GIVEN ENTRIES:
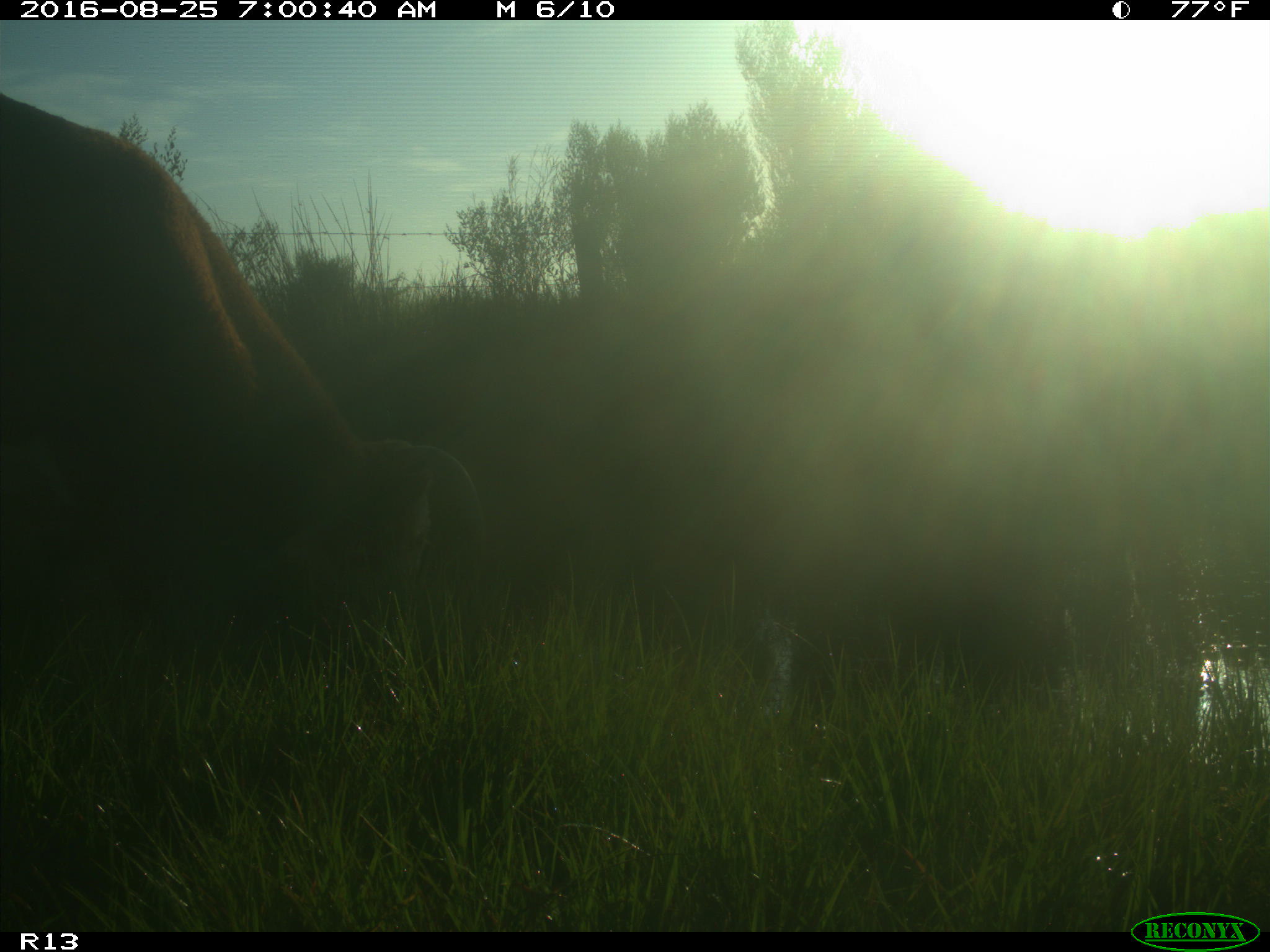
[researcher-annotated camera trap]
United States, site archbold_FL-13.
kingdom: Animalia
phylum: Chordata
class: Mammalia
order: Artiodactyla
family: Bovidae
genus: Bos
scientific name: Bos taurus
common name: domestic cow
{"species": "Bos taurus (domestic cow)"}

WORK ORDER:
Repeat exactly the lines above, starting with the line that contains "kingdom: Animalia" and ending with the last line, both included, and nothing else.

ANSWER TO THIS PROBLEM:
kingdom: Animalia
phylum: Chordata
class: Mammalia
order: Artiodactyla
family: Bovidae
genus: Bos
scientific name: Bos taurus
common name: domestic cow
{"species": "Bos taurus (domestic cow)"}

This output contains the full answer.